Can it be doubted that the “heirs” of Rector were not the only ces-tuys que trust? What means the deed, when it says that the land was to be as other assets of the estate? If assets of the estate, it was of course for the benefit of the creditors as well as the heirs. If the statute executes the first use, it certainly does not execute the last.

It would seem to be very clear, that upon any construction of this deed of Conway’s, Hogan’s heirs are the equitable owners of his title, whatever it was worth. If the title in such cases vests in the heirs, there must be a resulting trust to the administrator. If the latter converts money into land, and lets the title pass to the heirs, whether the act has been in accordance with his powers or not, a court of equity would not permit'the heirs to hold the land, and the creditors to lose the money.

*184Our statute concerning administration authorizes an administrator in some cases to convert money into land, but the act does not seem to have contemplated a case where a purchase of land would be made with a view to a subsequent sale, or where such sale might by subsequent events, become necessary to pay debts. Hence, no provision is made, even in the case of mortgaged land, for an administrators’ conveying a title acquired subsequently to the death of the intestate. But in such cases, if the title happens to fall upon the heirs, or is made to> the heirs, there [must be a resulting trust to the administrator for the benefit of creditors, which a court of equity would enforce.

The deed of the public administrator, in this case, who was administrator of Rector, conveys “all the right, title, interest and demand of the said William Rector, which he had at the time of his decease, aiid all the right, title, interest and estate which vested in me, as public administrator, &c., legal representative of the said William Rector, dec’d, by virtue of the said deed from F. R. Conway to A. L. Ma-genis, &c.”
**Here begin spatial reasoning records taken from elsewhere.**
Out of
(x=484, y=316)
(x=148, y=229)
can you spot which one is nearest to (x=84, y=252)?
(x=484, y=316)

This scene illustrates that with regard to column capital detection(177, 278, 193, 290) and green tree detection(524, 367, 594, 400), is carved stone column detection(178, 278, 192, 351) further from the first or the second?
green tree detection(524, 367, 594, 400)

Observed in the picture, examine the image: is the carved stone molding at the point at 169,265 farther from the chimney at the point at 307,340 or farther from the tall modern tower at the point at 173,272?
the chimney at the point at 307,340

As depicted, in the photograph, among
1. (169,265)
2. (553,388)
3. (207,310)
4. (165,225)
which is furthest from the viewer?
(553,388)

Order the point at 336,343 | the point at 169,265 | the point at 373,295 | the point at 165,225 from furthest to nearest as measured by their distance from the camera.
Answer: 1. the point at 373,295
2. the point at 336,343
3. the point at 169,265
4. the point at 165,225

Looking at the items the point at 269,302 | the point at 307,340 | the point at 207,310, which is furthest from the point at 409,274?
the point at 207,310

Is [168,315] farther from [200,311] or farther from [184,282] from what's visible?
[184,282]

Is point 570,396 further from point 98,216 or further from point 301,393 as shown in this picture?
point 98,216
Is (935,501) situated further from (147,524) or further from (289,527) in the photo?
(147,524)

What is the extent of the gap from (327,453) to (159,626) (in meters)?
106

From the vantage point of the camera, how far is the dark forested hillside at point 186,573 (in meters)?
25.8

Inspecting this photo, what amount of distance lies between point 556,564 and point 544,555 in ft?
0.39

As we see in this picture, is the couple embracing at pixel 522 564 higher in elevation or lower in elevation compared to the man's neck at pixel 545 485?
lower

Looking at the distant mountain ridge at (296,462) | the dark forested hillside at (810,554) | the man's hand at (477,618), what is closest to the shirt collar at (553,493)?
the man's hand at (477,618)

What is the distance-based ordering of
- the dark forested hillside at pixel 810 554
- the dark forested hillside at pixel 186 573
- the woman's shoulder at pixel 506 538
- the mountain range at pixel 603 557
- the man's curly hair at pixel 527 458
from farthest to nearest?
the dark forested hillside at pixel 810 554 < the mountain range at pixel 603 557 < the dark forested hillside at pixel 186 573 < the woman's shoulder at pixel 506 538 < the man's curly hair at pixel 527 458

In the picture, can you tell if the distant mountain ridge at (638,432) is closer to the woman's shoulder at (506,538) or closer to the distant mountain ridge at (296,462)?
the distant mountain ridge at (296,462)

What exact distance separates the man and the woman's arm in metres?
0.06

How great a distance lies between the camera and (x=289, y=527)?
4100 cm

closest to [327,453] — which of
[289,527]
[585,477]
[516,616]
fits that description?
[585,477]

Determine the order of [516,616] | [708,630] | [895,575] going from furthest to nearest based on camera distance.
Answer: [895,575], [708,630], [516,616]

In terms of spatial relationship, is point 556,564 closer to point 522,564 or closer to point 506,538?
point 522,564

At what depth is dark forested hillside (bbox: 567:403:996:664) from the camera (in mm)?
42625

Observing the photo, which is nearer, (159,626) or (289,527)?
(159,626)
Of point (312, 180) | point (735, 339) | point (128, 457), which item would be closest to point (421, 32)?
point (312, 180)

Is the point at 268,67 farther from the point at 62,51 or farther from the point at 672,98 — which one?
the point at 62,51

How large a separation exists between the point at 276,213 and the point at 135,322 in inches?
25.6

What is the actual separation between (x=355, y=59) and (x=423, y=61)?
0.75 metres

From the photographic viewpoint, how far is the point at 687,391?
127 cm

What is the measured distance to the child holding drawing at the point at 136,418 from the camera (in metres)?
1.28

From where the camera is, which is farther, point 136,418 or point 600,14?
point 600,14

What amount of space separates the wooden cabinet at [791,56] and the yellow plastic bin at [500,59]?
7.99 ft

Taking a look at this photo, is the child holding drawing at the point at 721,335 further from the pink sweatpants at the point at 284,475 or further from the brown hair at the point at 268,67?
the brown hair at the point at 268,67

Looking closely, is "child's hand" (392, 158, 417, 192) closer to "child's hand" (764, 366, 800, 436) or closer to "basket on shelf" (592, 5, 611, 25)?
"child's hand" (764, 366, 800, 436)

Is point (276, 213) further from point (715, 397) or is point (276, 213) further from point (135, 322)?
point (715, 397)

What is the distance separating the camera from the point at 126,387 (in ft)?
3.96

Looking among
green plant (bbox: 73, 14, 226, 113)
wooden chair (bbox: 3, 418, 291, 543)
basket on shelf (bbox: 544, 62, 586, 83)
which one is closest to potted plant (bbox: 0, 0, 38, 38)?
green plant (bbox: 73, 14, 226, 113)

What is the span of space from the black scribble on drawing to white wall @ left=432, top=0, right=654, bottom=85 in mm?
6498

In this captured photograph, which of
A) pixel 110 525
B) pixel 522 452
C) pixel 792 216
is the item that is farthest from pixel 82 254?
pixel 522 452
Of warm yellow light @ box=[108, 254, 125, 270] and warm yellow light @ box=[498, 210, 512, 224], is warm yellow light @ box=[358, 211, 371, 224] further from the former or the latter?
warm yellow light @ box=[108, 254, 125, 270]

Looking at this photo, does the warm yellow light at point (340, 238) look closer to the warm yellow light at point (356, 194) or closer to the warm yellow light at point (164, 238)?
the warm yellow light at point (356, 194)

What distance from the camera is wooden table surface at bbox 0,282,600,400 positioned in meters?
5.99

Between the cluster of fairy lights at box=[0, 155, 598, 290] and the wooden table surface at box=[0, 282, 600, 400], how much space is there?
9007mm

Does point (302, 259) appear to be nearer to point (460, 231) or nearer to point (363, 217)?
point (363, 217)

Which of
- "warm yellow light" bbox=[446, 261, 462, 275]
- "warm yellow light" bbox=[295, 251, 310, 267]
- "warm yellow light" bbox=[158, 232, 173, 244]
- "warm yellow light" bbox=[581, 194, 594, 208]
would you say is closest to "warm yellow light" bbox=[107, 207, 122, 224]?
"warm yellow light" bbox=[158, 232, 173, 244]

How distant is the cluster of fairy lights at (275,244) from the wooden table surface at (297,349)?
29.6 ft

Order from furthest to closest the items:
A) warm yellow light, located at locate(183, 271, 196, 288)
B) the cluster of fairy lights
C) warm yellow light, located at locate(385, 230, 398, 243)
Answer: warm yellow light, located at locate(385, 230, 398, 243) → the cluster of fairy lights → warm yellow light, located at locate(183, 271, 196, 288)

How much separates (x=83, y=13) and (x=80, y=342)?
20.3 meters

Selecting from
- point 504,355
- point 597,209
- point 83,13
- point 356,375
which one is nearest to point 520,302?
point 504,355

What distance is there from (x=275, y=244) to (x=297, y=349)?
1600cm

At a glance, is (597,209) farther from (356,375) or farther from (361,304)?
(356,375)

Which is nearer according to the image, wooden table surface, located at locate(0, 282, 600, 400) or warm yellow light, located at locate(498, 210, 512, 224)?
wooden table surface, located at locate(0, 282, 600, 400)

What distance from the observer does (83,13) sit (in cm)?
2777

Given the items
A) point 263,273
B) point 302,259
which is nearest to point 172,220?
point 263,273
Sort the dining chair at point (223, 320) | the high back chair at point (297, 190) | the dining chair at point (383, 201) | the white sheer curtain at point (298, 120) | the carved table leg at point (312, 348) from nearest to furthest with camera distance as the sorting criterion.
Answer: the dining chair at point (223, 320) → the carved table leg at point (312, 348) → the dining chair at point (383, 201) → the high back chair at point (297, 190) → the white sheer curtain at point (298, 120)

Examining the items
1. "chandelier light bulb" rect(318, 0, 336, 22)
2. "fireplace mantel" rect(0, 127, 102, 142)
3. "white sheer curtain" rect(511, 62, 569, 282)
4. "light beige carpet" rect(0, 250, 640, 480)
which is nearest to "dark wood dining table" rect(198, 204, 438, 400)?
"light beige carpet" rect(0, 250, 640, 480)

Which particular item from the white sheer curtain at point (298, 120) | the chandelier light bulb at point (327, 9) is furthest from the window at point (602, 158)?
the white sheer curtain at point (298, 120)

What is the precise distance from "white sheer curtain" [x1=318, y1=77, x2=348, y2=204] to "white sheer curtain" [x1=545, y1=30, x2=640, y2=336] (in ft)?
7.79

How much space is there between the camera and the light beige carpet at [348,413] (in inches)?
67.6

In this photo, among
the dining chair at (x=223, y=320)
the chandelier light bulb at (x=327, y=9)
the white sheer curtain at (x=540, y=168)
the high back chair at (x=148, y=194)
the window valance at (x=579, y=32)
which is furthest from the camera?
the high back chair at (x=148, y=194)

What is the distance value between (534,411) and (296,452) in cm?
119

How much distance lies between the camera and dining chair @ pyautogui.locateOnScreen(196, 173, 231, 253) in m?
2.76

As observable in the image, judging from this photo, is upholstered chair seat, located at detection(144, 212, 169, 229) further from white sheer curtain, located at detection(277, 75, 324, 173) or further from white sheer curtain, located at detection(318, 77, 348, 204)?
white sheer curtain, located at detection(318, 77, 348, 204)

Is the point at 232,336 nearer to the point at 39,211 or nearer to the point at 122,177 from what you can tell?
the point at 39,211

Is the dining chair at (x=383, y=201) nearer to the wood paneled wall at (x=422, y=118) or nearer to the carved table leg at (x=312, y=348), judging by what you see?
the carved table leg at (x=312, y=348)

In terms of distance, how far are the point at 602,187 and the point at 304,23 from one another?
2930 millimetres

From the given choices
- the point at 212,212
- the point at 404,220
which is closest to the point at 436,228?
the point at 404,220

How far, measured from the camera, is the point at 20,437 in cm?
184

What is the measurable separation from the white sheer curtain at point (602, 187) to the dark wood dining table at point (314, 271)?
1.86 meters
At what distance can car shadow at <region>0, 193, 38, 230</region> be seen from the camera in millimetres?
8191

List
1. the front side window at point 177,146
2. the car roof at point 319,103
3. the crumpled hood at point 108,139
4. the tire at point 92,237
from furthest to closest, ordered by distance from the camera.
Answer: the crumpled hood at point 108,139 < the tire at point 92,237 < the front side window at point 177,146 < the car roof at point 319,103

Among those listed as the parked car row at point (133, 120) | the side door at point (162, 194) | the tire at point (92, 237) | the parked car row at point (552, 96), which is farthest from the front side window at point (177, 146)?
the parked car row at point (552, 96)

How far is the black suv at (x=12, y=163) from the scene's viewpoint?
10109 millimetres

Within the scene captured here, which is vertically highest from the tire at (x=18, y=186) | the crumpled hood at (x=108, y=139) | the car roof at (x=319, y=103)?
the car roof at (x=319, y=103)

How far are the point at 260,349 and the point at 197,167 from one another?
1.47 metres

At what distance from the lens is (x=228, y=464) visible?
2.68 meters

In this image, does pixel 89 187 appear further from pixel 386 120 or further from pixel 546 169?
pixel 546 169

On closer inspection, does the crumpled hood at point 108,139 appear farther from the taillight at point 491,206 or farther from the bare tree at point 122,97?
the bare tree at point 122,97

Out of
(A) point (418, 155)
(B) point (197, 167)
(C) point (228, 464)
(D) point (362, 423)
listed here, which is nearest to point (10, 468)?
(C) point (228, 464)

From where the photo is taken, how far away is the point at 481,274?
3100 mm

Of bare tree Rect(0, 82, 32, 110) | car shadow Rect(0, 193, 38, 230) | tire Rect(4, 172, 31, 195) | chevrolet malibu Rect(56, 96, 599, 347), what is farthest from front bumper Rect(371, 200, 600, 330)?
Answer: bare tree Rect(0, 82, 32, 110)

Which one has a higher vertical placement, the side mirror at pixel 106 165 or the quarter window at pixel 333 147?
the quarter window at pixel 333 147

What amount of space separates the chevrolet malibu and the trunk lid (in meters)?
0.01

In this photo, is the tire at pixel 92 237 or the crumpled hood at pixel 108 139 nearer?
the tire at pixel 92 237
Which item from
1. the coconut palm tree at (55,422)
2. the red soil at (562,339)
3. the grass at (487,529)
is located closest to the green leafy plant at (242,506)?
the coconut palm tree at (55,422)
If the deed of Conway invested Rector’s administrator with the legal title, then this deed of the administrator passed it to Hogan. There is nothing in the statute to prevent an administrator from passing a legal title, where he has acquired one in this way.

The deed, it may be admitted derives no validity or force from the statute, and so far as it attempts to convey Rector’s title, it may be a nullity — because Rector had none at the time of his death. But the statute does not prohibit an administrator from taking a legal title in trust for the purposes of his administration, nor from afterwards conveying it. There is nothing in the act on the subject. It expressly declares the effect of the administrator’s sale and deed, in cases provided for — but the one now under consideration is not one of those cases. There is nothing in the policy of the law to prohibit or discountenance the deed made to Hogan. It was exactly what a court of equity would have required to be done, if the title of Conway had been conveyed to the heirs.

The second point relates to the title of that portion of the 30 arpents, whieh was within the Heber lot or of the half of it. The conveyance did not use the word “heirs,” and it was made previous to our statute, which has rendered this word unnecessary to convey a fee simple. The intent of a deed, however manifest, cannot prevail against a fixed rule of law.

That the word “heirs” was necessary to convey a fee simple by deed, is clearly shown by the authorities cited.

*185The reason of the rule is to be found in feudal customs, and has long since ceased — but until the legislature altered it, as they have done, it was not in the power of the courts. There were exceptions to this rule, as the authorities cited show, but the present is not one of them. The courts cannot be held responsible for any inconvenience or injustice which the enforcement of this ancient rule may produce. It is their duty to take the law as they find it.

In relation to the 40 arpent lot, mortgaged to Mullanphy, and subsequently acquired by O’Fallon, there seems to be no dispute.

Judgment reversed and cause remanded.